Paper ID: 2411.00332

In-situ Self-optimization of Quantum Dot Emission for Lasers by Machine-Learning Assisted Epitaxy

Chao Shen, Wenkang Zhan, Shujie Pan, Hongyue Hao, Ning Zhuo, Kaiyao Xin, Hui Cong, Chi Xu, Bo Xu, Tien Khee Ng, Siming Chen, Chunlai Xue, Fengqi Liu, Zhanguo Wang, Chao Zhao

Traditional methods for optimizing light source emissions rely on a time-consuming trial-and-error approach. While in-situ optimization of light source gain media emission during growth is ideal, it has yet to be realized. In this work, we integrate in-situ reflection high-energy electron diffraction (RHEED) with machine learning (ML) to correlate the surface reconstruction with the photoluminescence (PL) of InAs/GaAs quantum dots (QDs), which serve as the active region of lasers. A lightweight ResNet-GLAM model is employed for the real-time processing of RHEED data as input, enabling effective identification of optical performance. This approach guides the dynamic optimization of growth parameters, allowing real-time feedback control to adjust the QDs emission for lasers.

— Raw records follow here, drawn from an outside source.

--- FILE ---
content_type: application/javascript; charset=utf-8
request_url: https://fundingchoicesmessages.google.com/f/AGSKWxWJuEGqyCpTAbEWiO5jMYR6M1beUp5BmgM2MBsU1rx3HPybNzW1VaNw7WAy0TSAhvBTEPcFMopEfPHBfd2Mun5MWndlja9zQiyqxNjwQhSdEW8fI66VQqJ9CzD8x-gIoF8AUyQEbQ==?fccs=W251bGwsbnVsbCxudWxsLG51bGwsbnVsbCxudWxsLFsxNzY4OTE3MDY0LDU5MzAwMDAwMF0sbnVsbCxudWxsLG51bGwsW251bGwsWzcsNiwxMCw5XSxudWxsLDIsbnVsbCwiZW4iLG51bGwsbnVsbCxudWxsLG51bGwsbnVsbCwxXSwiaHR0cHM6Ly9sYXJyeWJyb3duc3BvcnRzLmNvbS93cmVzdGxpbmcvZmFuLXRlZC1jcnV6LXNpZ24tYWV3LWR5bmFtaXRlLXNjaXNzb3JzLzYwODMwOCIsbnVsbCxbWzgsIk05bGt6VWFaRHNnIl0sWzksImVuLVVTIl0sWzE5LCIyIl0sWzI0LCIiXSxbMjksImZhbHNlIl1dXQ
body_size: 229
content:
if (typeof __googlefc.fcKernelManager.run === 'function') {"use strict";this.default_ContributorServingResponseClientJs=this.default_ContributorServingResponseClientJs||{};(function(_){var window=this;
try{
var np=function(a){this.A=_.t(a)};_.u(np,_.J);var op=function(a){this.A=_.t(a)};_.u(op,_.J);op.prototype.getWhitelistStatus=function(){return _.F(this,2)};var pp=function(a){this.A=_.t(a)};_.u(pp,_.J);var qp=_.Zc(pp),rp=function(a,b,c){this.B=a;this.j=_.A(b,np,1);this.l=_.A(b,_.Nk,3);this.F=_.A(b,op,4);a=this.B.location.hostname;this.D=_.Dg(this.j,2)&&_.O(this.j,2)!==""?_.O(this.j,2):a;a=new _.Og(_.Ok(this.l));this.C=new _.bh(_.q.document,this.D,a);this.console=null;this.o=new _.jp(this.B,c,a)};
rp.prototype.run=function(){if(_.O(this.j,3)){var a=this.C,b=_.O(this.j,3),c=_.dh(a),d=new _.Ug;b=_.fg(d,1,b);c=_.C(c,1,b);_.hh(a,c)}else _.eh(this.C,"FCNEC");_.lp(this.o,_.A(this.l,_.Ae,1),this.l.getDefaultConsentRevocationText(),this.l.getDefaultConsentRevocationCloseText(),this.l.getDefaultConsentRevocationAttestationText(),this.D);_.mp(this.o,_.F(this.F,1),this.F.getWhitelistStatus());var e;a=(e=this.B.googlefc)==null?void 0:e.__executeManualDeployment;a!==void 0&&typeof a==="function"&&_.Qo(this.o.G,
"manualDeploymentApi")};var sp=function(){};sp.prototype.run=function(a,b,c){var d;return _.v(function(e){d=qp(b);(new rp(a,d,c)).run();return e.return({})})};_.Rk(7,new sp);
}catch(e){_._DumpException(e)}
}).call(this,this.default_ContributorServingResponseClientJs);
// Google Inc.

We successfully optimized InAs QDs on GaAs substrates, with a 3.2-fold increase in PL intensity and a reduction in full width at half maximum (FWHM) from 36.69 meV to 28.17 meV under initially suboptimal growth conditions. Our automated, in-situ self-optimized lasers with 5-layer InAs QDs achieved electrically pumped continuous-wave operation at 1240 nm with a low threshold current of 150 A/cm2 at room temperature, an excellent performance comparable to samples grown through traditional manual multi-parameter optimization methods. These results mark a significant step toward intelligent, low-cost, and reproductive light emitters production.

Submitted: Nov 1, 2024